Jalisco

Según yo

Inútiles previsiones

La apocalíptica ilustrada que vive a unas puertas de mi casa, apenas daba crédito a que a una mujer como yo, a quien ella supone tan meticulosa y previsora, no hubiera salido corriendo despavorida para subirme al auto y con idéntica premura hubiera enfilado hacia la gasolinera más cercana, para llenar el tanque, en cuanto anunciaron que subiría de precio. Convencida de que en cualquier cabeza, excepto la mía, cabría tan prudente medida, escurrió con ironía la posibilidad de que mis holgados fondos fueran suficientes para darme el lujo de mantener la calma frente al más reciente de los incontables sablazos energéticos que nos ha venido asestando el actual Gobierno.

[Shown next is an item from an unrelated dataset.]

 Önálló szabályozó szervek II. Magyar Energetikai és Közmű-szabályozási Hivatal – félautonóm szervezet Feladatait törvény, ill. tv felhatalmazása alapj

Si no fuera por la contundencia con que el Presidente de nuestro país afirma que la recuperación económica ya comenzó, hasta llegaría yo a pensar que desde hace buen rato nos agarraron de sus puerquitos, pero eso sería tema de una disertación menos silvestre que la que se estila entre mujeres ociosas que nos encanta andar fisgoneando en los procederes ajenos. Así que pude haberme reservado de rendir puntuales cuentas a mi inquisitiva congénere, o  guardado para ocasión más relevante mis estrategias monetarias, pero de ninguna manera iba yo a permitir que, a medio callejón y frente al trío de alarmadas a quienes ya había esponjado ánimo y pelos, hurgara en mis intimidades para hacerme confesar si lo “traía bien lleno” (sic), porque si es así, o lo traigo a medias, o me doy con la reserva, o de plano con el puro olor, no es asunto que deba divulgarse a los cuatro vientos, y así se lo hice saber.

De modo que, convencida de que conmigo no se puede hablar, porque dice que me da por trivializar los dramas ajenos, la alarmista no ocultó su inconformidad cuando se percató de que no compartía sus escozores, ni me iría a ocupar el decimoctavo lugar en una fila de autos cuyos choferes aguardaban pacientemente su turno frente a la bomba, para ahorrarse 20 pesos por una sola vez, durante el siguiente bimestre.

Y como el tiempo que evité gastar en una medida tan fútil, no lo iba yo a dilapidar alegando desatinos, ni tratando de convencer a quien enarbolaba la bandera del pretendido ahorro, ni lamentándome por vivir en México y no allende el Río Bravo, donde las malinchistas suponen que la gasolina es más barata, abandoné la disertación callejera para dedicarme a algo más productivo o, de perdida, con un contenido más bajo de necedad.

Me quedó, sin embargo, bien claro que a la dama en cuestión le están agonizando las neuronas, o ya se le murieron en bola y nadie le avisó para que las sepulte, no sólo por su nulo sentido del humor (signo inequívoco de la más galopante estulticia), sino por su persistente tozudez de creer que las prevenciones instantáneas, como ésa de llenar el tanque aunque le borremos dos horas de actividad al día, nos sacarán del hoyo.

Todavía, como deseando que elogiáramos su beatífica cautela, nos contó que ella misma llevó a llenar el tanque del marido, el de la mamá y el propio. O sea, media docena de horas invertidas en una elogiosa estrategia de ahorro familiar que podrá repetir antes de lo que se imagine.